_Material supplied_:
· · · · ·

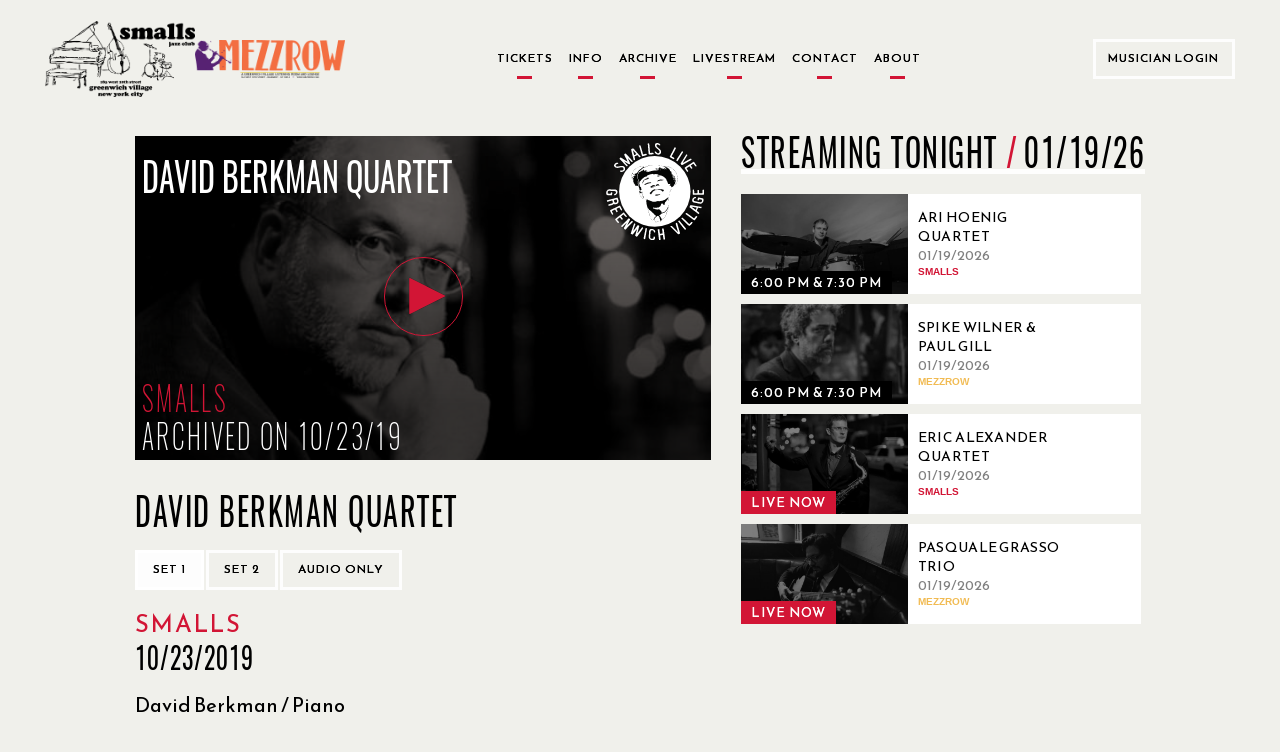

--- FILE ---
content_type: text/plain
request_url: https://www.google-analytics.com/j/collect?v=1&_v=j102&a=1066343293&t=pageview&_s=1&dl=https%3A%2F%2Fwww.smallslive.com%2Fevents%2F15983-david-berkman-quartet%2F&ul=en-us%40posix&dt=David%20Berkman%20Quartet%20-%20SmallsLIVE&sr=1280x720&vp=1280x720&_u=IEBAAEABAAAAACAAI~&jid=1107937278&gjid=171950063&cid=194892801.1768879473&tid=UA-68202880-1&_gid=180729858.1768879473&_r=1&_slc=1&z=1167597629
body_size: -451
content:
2,cG-DJDPDG0RP8

--- FILE ---
content_type: text/javascript; charset="utf-8"
request_url: https://www.smallslive.com/static/js/imgCoverEffect.min.js
body_size: 1882
content:
/*! imgCoverEffect (https://github.com/namniak/imgCoverEffect)
 *  Version:  0.2.1
 *
 *  MIT License (http://www.opensource.org/licenses/mit-license.html)
 *  Copyright (c) 2014 Vadim Namniak
 */
function imgCoverEffect(a,b){"use strict";function c(){if(b.watchResize===!0&&requestAnimationFrame(c),j||(j=k?a.width/a.height:a.naturalWidth/a.naturalHeight),g=d.clientWidth,h=d.clientHeight,i=g/h,g!==e||h!==f){if(i>=j?(a.width=g,a.height=a.width/j):(a.width=h*j,a.height=h),e=g,f=h,"left"===String(b.alignX).toLowerCase())a.style.left=0;else if("center"===String(b.alignX).toLowerCase())a.style.left=(g-a.width)/2+"px";else{if("right"!==String(b.alignX).toLowerCase())throw new Error('From imgCoverEffect(): Unsupported horizontal align value. Property "alignX" can only be set to one of the following values: "left", "center", or "right".');a.style.left=g-a.width+"px"}if("top"===String(b.alignY).toLowerCase())a.style.top=0;else if("middle"===String(b.alignY).toLowerCase())a.style.top=(h-a.height)/2+"px";else{if("bottom"!==String(b.alignY).toLowerCase())throw new Error('From imgCoverEffect(): Unsupported vertical align value. Property "alignY" can only be set to one of the following values: "top", "middle", or "bottom".');a.style.top=h-a.height+"px"}}}if(b.watchResize=b.watchResize!==!1,b.alignX=b.alignX||"left",b.alignY=b.alignY||"top","boolean"!=typeof b.watchResize)throw new Error('From imgCoverEffect(): "watchResize" property must be set to a Boolean when the option is specified.');if(!a.parentNode)throw new Error("From imgCoverEffect(): passed HTMLImageElement has no parent DOM element.");var d=a.parentNode,e=0,f=0,g=0,h=0,i=0,j=0,k=void 0===a.naturalWidth;d.style.overflow="hidden",d.style.position="relative",a.style.position="absolute",a.style.top=0,a.style.left=0,a.style.zIndex=-1,!k&&a.naturalWidth&&a.naturalHeight||k&&a.width&&a.height?c():a.addEventListener?a.addEventListener("load",c,!1):a.attachEvent&&a.attachEvent("onload",c)}
/*! requestAnimationFrame polyfill by Erik Möller. fixes from Paul Irish and Tino Zijdel
 *  https://gist.github.com/paulirish/1579671
 *  MIT license
 */
!function(){for(var a=0,b=["ms","moz","webkit","o"],c=0;c<b.length&&!window.requestAnimationFrame;++c)window.requestAnimationFrame=window[b[c]+"RequestAnimationFrame"],window.cancelAnimationFrame=window[b[c]+"CancelAnimationFrame"]||window[b[c]+"CancelRequestAnimationFrame"];window.requestAnimationFrame||(window.requestAnimationFrame=function(b){var c=(new Date).getTime(),d=Math.max(0,16-(c-a)),e=window.setTimeout(function(){b(c+d)},d);return a=c+d,e}),window.cancelAnimationFrame||(window.cancelAnimationFrame=function(a){clearTimeout(a)})}();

· · · · ·

_Activity_: Exclude the pictures and print the rest of the data exactly.

_Task solution_:
--- FILE ---
content_type: text/plain
request_url: https://www.google-analytics.com/j/collect?v=1&_v=j102&a=1066343293&t=pageview&_s=1&dl=https%3A%2F%2Fwww.smallslive.com%2Fevents%2F15983-david-berkman-quartet%2F&ul=en-us%40posix&dt=David%20Berkman%20Quartet%20-%20SmallsLIVE&sr=1280x720&vp=1280x720&_u=IEBAAEABAAAAACAAI~&jid=1107937278&gjid=171950063&cid=194892801.1768879473&tid=UA-68202880-1&_gid=180729858.1768879473&_r=1&_slc=1&z=1167597629
body_size: -451
content:
2,cG-DJDPDG0RP8

--- FILE ---
content_type: text/javascript; charset="utf-8"
request_url: https://www.smallslive.com/static/js/imgCoverEffect.min.js
body_size: 1882
content:
/*! imgCoverEffect (https://github.com/namniak/imgCoverEffect)
 *  Version:  0.2.1
 *
 *  MIT License (http://www.opensource.org/licenses/mit-license.html)
 *  Copyright (c) 2014 Vadim Namniak
 */
function imgCoverEffect(a,b){"use strict";function c(){if(b.watchResize===!0&&requestAnimationFrame(c),j||(j=k?a.width/a.height:a.naturalWidth/a.naturalHeight),g=d.clientWidth,h=d.clientHeight,i=g/h,g!==e||h!==f){if(i>=j?(a.width=g,a.height=a.width/j):(a.width=h*j,a.height=h),e=g,f=h,"left"===String(b.alignX).toLowerCase())a.style.left=0;else if("center"===String(b.alignX).toLowerCase())a.style.left=(g-a.width)/2+"px";else{if("right"!==String(b.alignX).toLowerCase())throw new Error('From imgCoverEffect(): Unsupported horizontal align value. Property "alignX" can only be set to one of the following values: "left", "center", or "right".');a.style.left=g-a.width+"px"}if("top"===String(b.alignY).toLowerCase())a.style.top=0;else if("middle"===String(b.alignY).toLowerCase())a.style.top=(h-a.height)/2+"px";else{if("bottom"!==String(b.alignY).toLowerCase())throw new Error('From imgCoverEffect(): Unsupported vertical align value. Property "alignY" can only be set to one of the following values: "top", "middle", or "bottom".');a.style.top=h-a.height+"px"}}}if(b.watchResize=b.watchResize!==!1,b.alignX=b.alignX||"left",b.alignY=b.alignY||"top","boolean"!=typeof b.watchResize)throw new Error('From imgCoverEffect(): "watchResize" property must be set to a Boolean when the option is specified.');if(!a.parentNode)throw new Error("From imgCoverEffect(): passed HTMLImageElement has no parent DOM element.");var d=a.parentNode,e=0,f=0,g=0,h=0,i=0,j=0,k=void 0===a.naturalWidth;d.style.overflow="hidden",d.style.position="relative",a.style.position="absolute",a.style.top=0,a.style.left=0,a.style.zIndex=-1,!k&&a.naturalWidth&&a.naturalHeight||k&&a.width&&a.height?c():a.addEventListener?a.addEventListener("load",c,!1):a.attachEvent&&a.attachEvent("onload",c)}
/*! requestAnimationFrame polyfill by Erik Möller. fixes from Paul Irish and Tino Zijdel
 *  https://gist.github.com/paulirish/1579671
 *  MIT license
 */
!function(){for(var a=0,b=["ms","moz","webkit","o"],c=0;c<b.length&&!window.requestAnimationFrame;++c)window.requestAnimationFrame=window[b[c]+"RequestAnimationFrame"],window.cancelAnimationFrame=window[b[c]+"CancelAnimationFrame"]||window[b[c]+"CancelRequestAnimationFrame"];window.requestAnimationFrame||(window.requestAnimationFrame=function(b){var c=(new Date).getTime(),d=Math.max(0,16-(c-a)),e=window.setTimeout(function(){b(c+d)},d);return a=c+d,e}),window.cancelAnimationFrame||(window.cancelAnimationFrame=function(a){clearTimeout(a)})}();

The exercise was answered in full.